Given task a - In the Audi excerpt, rewrite the paragraph beginning "My Model 4000 was embarrassingly underpowered" more briefly, keeping its main facts.

Document excerpt -
..............................

Having fallen under the seductive aura of Audi’s “it’s all about the driver” philosophy forty years ago, I drive an Audi. And I do like the car. It’s the third Audi I have owned during these past four decades.

But that driving experience – it isn’t what it was. My first Audi was a 1981 Model 4000. It was a “driver’s car” though its service was as a family car, making our annual Friends and Family Tour, traveling from Glendora, CA to Norfolk, NE and points in between with three small kids strapped into the back seat.

My Model 4000 was embarrassingly underpowered, with a 4 cylinder 1.6 liter. Compare this to the standard Ford LTD Land Yacht of the time with its 8 cylinder 4.9 liter engine. But with a four speed manual transmission accompanied by rack and pinion steering, I could run circles around that Ford LTD. The Audi’s MPG, not that I overly cared, smoked the LTD as well.

..............................

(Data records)
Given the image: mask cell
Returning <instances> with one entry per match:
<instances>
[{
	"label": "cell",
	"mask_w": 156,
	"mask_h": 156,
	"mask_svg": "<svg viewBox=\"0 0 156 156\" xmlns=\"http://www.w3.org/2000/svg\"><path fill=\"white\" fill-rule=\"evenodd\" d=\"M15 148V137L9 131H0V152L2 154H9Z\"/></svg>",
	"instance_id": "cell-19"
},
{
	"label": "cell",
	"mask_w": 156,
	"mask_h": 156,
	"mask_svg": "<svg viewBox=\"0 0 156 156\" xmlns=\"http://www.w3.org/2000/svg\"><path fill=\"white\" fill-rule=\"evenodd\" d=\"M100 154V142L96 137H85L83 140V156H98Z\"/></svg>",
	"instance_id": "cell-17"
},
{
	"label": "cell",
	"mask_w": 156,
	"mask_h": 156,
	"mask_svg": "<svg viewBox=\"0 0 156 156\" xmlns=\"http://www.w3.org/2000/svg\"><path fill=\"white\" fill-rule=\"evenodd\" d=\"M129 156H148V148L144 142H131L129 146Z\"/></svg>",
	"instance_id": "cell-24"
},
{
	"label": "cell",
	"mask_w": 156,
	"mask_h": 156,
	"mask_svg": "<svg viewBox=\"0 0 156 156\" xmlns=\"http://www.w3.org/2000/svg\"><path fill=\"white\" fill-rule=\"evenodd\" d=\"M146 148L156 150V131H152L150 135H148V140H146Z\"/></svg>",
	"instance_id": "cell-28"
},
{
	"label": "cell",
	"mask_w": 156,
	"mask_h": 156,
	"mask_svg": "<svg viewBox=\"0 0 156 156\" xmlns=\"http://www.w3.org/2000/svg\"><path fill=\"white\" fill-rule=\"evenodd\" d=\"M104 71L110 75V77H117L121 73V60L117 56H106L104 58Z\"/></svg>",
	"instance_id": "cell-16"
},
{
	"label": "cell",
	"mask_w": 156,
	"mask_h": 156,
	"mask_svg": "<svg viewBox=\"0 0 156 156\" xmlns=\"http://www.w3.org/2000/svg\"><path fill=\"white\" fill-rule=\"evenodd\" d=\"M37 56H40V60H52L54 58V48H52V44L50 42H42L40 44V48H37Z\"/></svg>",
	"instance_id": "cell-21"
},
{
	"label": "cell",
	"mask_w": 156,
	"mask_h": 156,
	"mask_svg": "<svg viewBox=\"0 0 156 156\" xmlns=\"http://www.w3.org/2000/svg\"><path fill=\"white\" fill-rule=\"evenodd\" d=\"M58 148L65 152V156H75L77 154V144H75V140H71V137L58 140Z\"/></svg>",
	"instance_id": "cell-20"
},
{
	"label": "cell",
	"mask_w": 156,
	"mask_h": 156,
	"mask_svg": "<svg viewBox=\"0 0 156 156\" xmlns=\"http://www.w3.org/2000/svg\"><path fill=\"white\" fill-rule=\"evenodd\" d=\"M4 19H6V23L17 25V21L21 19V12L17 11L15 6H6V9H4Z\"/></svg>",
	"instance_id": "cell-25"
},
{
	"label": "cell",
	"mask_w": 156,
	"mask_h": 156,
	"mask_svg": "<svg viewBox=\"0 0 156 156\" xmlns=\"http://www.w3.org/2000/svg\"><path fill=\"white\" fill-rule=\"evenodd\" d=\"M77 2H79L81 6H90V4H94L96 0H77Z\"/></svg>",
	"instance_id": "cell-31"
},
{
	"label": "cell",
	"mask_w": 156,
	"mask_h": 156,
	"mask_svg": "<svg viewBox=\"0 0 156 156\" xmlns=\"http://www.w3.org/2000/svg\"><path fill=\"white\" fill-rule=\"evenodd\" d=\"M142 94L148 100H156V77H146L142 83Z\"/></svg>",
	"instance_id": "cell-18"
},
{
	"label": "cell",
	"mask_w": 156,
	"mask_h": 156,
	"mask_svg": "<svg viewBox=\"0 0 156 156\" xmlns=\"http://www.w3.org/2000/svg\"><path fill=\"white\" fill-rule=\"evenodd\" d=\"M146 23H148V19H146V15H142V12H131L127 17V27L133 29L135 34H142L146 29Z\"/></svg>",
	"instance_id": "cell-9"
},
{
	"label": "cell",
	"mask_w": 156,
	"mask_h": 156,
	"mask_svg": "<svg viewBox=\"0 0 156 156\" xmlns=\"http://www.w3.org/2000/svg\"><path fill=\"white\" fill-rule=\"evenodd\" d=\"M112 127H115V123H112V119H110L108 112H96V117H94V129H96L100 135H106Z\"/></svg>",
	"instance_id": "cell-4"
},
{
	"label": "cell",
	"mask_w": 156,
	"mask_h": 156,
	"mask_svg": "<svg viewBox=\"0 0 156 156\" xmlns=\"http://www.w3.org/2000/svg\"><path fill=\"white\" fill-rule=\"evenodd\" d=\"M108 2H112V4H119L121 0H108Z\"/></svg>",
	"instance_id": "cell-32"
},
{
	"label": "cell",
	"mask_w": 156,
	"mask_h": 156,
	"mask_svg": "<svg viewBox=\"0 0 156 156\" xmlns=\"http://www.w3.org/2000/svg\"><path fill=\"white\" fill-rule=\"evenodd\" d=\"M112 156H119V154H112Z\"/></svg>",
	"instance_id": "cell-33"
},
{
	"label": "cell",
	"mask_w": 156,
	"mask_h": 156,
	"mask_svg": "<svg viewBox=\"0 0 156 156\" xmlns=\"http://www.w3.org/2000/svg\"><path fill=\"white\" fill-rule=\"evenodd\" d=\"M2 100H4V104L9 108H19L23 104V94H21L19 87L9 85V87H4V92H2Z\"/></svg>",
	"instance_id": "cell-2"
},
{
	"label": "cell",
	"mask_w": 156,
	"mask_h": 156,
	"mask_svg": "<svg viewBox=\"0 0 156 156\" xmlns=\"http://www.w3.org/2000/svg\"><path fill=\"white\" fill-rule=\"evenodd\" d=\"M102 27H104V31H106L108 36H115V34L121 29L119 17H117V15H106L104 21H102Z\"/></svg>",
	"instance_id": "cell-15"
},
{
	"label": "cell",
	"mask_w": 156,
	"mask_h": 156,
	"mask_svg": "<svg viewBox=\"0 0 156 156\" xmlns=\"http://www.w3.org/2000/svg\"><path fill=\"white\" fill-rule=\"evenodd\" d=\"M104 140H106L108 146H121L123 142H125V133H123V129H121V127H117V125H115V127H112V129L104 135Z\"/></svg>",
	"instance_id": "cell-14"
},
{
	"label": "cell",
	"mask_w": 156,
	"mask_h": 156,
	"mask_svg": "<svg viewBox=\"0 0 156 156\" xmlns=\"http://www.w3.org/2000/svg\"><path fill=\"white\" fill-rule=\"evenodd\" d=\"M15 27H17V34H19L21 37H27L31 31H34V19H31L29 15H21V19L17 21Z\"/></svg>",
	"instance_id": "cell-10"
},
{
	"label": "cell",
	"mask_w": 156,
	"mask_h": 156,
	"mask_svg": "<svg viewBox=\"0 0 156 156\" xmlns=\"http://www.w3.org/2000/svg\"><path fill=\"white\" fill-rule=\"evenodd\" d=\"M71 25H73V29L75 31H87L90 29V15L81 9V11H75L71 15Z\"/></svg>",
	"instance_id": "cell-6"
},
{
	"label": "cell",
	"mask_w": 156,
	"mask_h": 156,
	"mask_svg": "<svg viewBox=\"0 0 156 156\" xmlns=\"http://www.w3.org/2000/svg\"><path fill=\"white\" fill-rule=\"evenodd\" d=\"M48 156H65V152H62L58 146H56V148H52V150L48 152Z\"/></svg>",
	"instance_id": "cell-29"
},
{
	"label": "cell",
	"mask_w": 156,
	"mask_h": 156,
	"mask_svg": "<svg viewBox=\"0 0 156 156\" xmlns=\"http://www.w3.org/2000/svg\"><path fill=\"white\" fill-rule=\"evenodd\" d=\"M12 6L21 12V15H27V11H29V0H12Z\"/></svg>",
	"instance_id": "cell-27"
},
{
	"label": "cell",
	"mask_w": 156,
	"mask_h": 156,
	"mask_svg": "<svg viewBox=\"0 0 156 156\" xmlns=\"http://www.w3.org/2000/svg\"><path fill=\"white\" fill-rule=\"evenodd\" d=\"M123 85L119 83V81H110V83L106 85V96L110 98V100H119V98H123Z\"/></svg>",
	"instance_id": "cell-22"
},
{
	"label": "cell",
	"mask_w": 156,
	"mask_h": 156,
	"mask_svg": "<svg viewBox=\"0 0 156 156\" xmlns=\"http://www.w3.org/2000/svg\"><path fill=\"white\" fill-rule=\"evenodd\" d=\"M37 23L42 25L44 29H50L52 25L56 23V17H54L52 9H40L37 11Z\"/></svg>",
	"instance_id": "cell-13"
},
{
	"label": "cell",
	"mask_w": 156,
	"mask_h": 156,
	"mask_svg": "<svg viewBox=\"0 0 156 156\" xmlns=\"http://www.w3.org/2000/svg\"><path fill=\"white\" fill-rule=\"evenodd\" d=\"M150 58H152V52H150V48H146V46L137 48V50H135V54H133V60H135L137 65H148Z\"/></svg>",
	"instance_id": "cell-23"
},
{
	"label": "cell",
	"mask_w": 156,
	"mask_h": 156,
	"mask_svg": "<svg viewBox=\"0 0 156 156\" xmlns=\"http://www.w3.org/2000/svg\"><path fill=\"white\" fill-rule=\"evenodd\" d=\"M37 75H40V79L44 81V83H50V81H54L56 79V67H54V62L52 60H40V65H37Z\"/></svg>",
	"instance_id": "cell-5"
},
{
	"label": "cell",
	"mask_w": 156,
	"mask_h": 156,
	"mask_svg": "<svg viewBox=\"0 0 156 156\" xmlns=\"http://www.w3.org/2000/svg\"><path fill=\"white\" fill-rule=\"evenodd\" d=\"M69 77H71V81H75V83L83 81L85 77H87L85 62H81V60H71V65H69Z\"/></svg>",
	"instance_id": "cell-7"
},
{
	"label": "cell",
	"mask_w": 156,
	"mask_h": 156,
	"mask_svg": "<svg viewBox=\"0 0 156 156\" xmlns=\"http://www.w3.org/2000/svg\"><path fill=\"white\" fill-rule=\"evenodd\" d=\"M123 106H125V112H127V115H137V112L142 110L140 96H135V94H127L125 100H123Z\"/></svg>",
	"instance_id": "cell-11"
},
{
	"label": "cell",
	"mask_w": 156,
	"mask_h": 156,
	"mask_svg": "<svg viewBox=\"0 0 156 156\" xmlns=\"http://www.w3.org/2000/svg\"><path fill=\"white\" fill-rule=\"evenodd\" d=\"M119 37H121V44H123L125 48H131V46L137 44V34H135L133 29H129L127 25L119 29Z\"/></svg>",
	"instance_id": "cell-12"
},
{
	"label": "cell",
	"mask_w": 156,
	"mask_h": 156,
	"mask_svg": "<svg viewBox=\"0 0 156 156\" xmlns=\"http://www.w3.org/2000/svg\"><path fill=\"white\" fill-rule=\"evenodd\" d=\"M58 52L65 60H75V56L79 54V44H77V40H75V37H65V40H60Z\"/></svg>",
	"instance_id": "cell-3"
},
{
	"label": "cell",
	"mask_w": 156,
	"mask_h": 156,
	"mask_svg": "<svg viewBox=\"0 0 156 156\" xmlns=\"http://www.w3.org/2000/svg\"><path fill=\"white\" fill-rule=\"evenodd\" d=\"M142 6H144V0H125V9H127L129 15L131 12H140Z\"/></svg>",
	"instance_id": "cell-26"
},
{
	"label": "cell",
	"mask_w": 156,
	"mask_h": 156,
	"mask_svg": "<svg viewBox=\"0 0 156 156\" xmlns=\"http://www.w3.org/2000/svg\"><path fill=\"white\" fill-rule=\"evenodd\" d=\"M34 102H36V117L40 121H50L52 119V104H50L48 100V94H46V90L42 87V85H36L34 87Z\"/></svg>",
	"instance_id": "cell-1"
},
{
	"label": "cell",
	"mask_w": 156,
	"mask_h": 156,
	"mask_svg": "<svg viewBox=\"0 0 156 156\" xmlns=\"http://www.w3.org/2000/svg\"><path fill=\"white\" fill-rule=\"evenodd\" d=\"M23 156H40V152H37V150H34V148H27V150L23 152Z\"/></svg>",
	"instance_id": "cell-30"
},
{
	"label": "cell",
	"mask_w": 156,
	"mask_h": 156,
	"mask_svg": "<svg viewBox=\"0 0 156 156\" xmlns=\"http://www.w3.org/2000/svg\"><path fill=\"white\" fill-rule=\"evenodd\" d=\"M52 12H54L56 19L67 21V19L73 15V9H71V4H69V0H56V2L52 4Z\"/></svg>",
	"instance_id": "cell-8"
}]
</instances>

..............................

Given task b - Count the lines of the entries that contain the string "instances", treating uppercase and lowercase as different, and give only the number.

Written response a - The Model 4000 was underpowered, with a 4-cylinder 1.6-liter engine, while the standard Ford LTD of the time had an 8-cylinder 4.9-liter engine. Even so, the Audi's four-speed manual transmission and rack and pinion steering let it run circles around the LTD, and its MPG beat the LTD's as well.

Written response b - 3